Le processus dĂ©crit ci-dessus s'applique aux cas oĂą les donnĂ©es sont linĂ©airement sĂ©parables. Notez qu'en rĂ©alitĂ©, les ensembles de donnĂ©es ne sont presque jamais totalement linĂ©airement sĂ©parables, ce qui signifie que l'utilisation d'un classificateur SVM nĂ©cessite souvent deux techniques diffĂ©rentes : astuces de marge souple et de noyau. ConsidĂ©rons une situation oĂą des points de donnĂ©es de diffĂ©rentes classes sont mĂ©langĂ©s, certaines instances appartenant Ă  une classe dans le « cluster » d'une autre classe. Comment pourriez-vous faire en sorte que le classifieur gère ces instances ?

Une tactique qui peut être utilisée pour gérer des ensembles de données non linéairement séparables est l'application d'un classificateur SVM à «marge souple». Un classificateur de marge souple fonctionne en acceptant quelques points de données mal classés. Il essaiera de tracer une ligne qui sépare au mieux les clusters de points de données les uns des autres, car ils contiennent la majorité des instances appartenant à leurs classes respectives. Le classificateur SVM à marge souple tente de créer une ligne de démarcation qui équilibre les deux exigences du classificateur : précision et marge. Il essaiera de minimiser les erreurs de classification tout en maximisant la marge.

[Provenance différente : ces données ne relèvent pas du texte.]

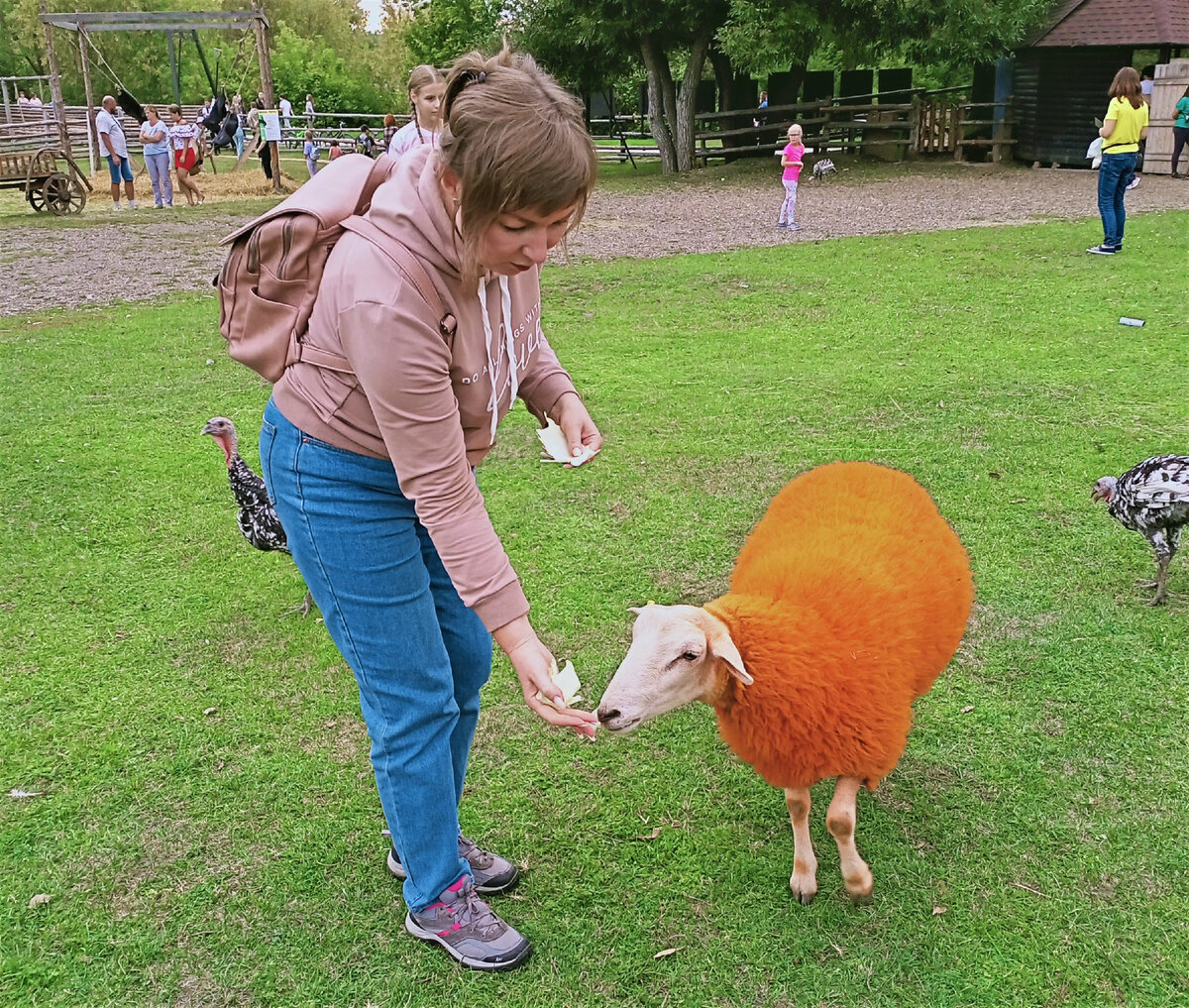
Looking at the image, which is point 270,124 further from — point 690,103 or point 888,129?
point 888,129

La tolérance d'erreur du SVM peut être ajustée par la manipulation d'un hyperparamètre appelé "C". La valeur C contrôle combien de vecteurs de support le classificateur prend en compte lors de l'élaboration des limites de décision. La valeur C est une pénalité appliquée aux erreurs de classification, ce qui signifie que plus la valeur C est élevée, moins le classificateur prend en compte de vecteurs de support et plus la marge est étroite.

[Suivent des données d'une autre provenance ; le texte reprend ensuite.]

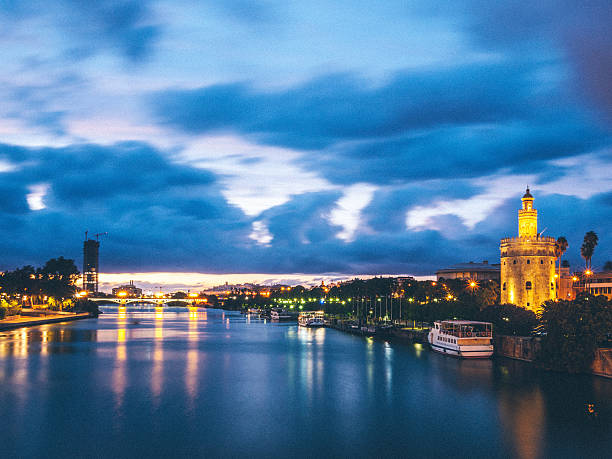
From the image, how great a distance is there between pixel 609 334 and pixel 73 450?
54.1 metres

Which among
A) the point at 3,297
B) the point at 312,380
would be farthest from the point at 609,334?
the point at 3,297

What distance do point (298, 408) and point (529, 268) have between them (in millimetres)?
71893

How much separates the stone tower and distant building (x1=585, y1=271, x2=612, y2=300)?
39537 mm

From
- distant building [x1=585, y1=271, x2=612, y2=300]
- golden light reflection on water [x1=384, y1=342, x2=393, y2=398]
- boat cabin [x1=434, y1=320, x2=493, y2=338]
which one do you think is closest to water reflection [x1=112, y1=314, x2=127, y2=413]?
golden light reflection on water [x1=384, y1=342, x2=393, y2=398]

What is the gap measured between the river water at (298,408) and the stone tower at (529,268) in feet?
103

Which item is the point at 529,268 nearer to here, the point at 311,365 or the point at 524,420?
the point at 311,365

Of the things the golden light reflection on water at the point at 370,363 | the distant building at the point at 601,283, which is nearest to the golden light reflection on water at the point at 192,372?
the golden light reflection on water at the point at 370,363

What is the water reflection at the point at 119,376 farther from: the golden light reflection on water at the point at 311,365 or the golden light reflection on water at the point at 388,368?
the golden light reflection on water at the point at 388,368

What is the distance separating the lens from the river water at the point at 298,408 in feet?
136

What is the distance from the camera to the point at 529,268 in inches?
4456

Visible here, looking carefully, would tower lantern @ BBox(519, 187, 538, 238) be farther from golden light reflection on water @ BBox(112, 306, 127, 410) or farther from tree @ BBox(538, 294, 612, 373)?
golden light reflection on water @ BBox(112, 306, 127, 410)

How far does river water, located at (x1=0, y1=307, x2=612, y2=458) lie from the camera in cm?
4153

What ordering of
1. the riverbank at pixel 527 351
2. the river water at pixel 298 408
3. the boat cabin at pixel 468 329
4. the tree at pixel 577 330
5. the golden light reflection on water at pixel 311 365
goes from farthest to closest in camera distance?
the boat cabin at pixel 468 329 → the golden light reflection on water at pixel 311 365 → the tree at pixel 577 330 → the riverbank at pixel 527 351 → the river water at pixel 298 408

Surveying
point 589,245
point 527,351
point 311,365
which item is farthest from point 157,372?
point 589,245
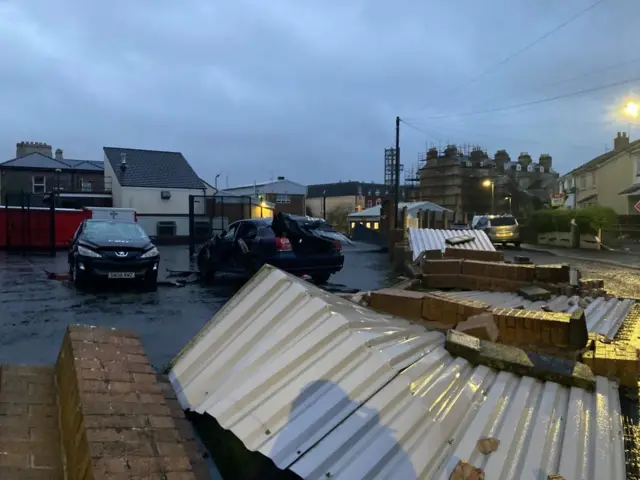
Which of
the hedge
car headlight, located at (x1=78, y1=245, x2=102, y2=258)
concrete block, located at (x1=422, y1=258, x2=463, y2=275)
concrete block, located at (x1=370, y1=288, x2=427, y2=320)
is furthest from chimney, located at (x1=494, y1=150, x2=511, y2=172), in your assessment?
concrete block, located at (x1=370, y1=288, x2=427, y2=320)

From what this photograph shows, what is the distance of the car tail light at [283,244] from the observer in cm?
1072

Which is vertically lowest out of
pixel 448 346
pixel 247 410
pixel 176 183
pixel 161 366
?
pixel 161 366

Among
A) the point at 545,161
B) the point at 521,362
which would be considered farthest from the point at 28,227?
the point at 545,161

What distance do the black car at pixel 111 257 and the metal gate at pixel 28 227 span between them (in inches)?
433

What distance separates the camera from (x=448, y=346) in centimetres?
383

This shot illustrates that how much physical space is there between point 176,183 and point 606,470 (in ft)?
120

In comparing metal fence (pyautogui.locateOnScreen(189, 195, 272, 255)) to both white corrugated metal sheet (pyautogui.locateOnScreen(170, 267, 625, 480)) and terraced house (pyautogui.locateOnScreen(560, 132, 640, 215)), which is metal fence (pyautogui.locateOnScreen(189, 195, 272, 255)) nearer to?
white corrugated metal sheet (pyautogui.locateOnScreen(170, 267, 625, 480))

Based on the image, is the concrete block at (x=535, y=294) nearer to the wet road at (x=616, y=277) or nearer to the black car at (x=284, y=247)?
the wet road at (x=616, y=277)

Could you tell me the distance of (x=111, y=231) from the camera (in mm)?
11758

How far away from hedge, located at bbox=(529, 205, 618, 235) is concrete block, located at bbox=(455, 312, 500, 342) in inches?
1081

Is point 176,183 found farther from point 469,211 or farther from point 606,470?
point 469,211

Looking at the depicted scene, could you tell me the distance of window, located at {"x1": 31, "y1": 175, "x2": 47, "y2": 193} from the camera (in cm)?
3947

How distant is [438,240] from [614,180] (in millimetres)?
36805

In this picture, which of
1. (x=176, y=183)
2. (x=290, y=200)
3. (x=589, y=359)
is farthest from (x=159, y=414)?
(x=290, y=200)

Le noyau trompe les données et les transforme de manière non linéaire. Photo : Shiyu Ju via Wikmedia Commons, CC BY SA 4.0 (https://commons.wikimedia.org/wiki/File:Kernel_trick_idea.svg)

Le Kernel Trick fonctionne en appliquant des transformations non linéaires aux entités du jeu de données. Le Kernel Trick prend les entités existantes dans l'ensemble de données et crée de nouvelles entités grâce à l'application de fonctions mathématiques non linéaires. Ce qui résulte de l'application de ces transformations non linéaires est une frontière de décision non linéaire. Étant donné que le classificateur SVM n'est plus limité à tracer des limites de décision linéaires, il peut commencer à tracer des limites de décision courbes qui encapsulent mieux la véritable distribution des vecteurs de support et réduisent au minimum les erreurs de classification. Deux des noyaux non linéaires SVM les plus populaires sont la fonction de base radiale et le polynôme. La fonction polynomiale crée des combinaisons polynomiales de toutes les caractéristiques existantes, tandis que la fonction de base radiale génère de nouvelles caractéristiques en mesurant la distance entre un/des points centraux et tous les autres points.

Blogueur et programmeur spécialisé dans Machine Learning et L'apprentissage en profondeur les sujets. Daniel espère aider les autres à utiliser le pouvoir de l'IA pour le bien social.